» Prompt:
From the article excerpt on metamnemonic judgments, list each decision that, according to the text, people constantly make about memory.

» Page excerpt:
Response Speeding Mediates the Contributions of Cue Familiarity and Target Retrievability to Metamnemonic Judgments

Article excerpt

Metamnemonic judgments are influenced by the retrievability of the target memory in question, but also by the familiarity of the cue used to elicit such judgments. However, there have been few suggestions as to what factors mediate the influence of these different sources of information on metamnemonic judgments. In this experiment, I examined the interactions between prediction time pressure and variables that promote either cue familiarity or target retrievability. The data reveal that target retrievability plays a larger role than does cue familiarity in fostering predictions of future recall made under unpressured conditions, but that cue familiarity influences predictions that are speeded. This pattern is interpreted by analogy with recognition memory: Mnemonic evidence based on familiarity is more impervious to the demands of time pressure than are the products of deliberative retrieval. Several explanations for this effect are suggested.

The effective use of one's memory depends on many factors above and beyond its fidelity. We constantly make decisions about what aspects of a situation or an object to commit to memory, how to do so, and how successful we think we were in doing so. Metamemory research focuses on such monitoring and control processes that interact with memory (e.g., Nelson & Narens, 1990) and holds promise not only to help import memory research into applied and educational settings, but also to provide novel approaches to the understanding of memory phenomena. This article revisits a debate on the nature of the information that is incorporated into metamnemonic judgments and, in particular, on whether cue familiarity or target retrievability influences metamemory judgments. This debate faded from mainstream metamemory research, in large part, because the evidence marshaled in support of each of these views was sufficiently convincing to persuade most researchers in the field that both factors played a role. This evidence will be briefly reviewed below, but it is to an extension of this issue that I wish to turn: What mediates the influence of these factors across tasks, individuals, or stimuli?

» Data excerpt:
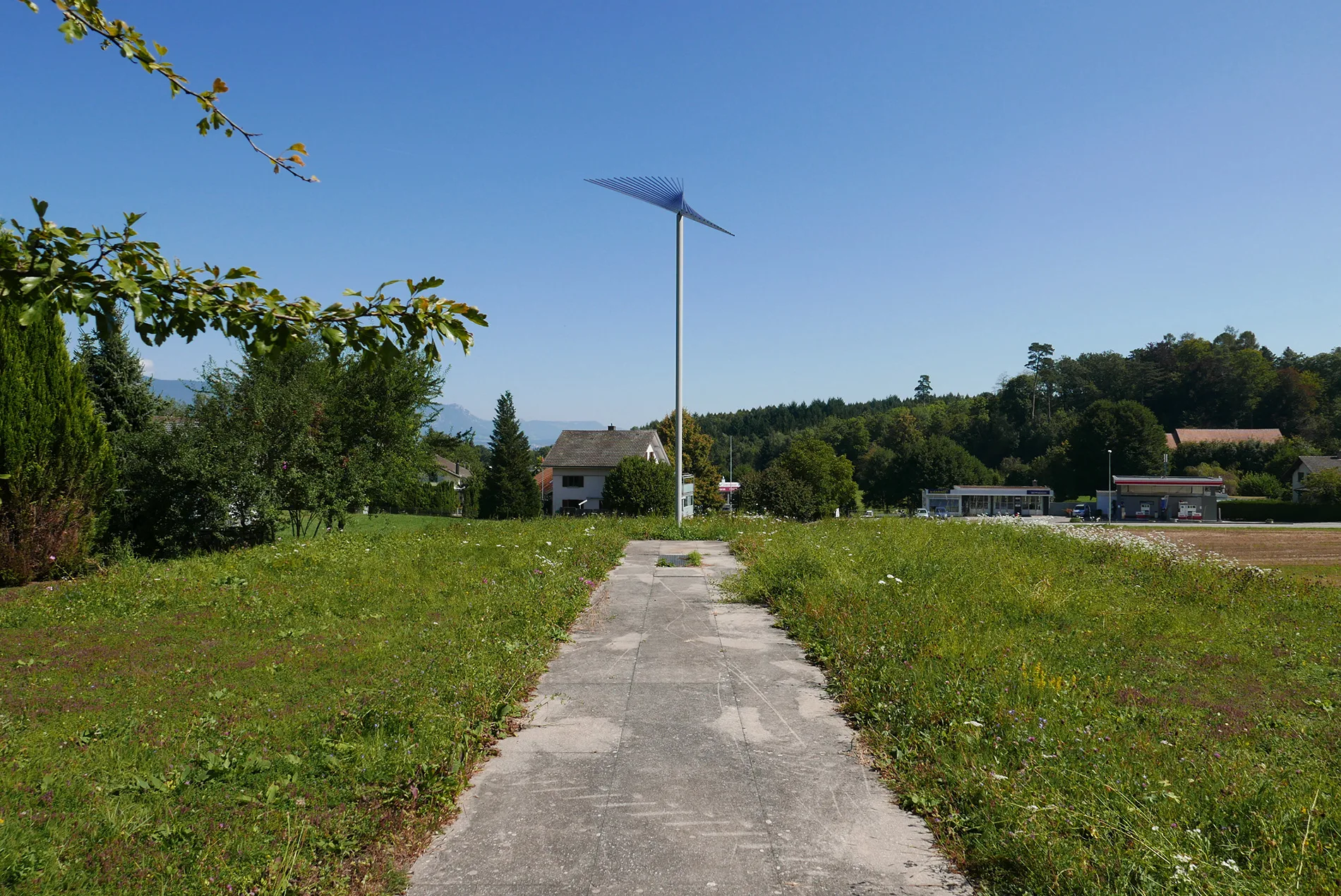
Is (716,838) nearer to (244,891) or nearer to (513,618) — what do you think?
(244,891)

» Output below:
- What aspects of a situation or an object to commit to memory
- How to commit them to memory
- How successful they think they were in doing so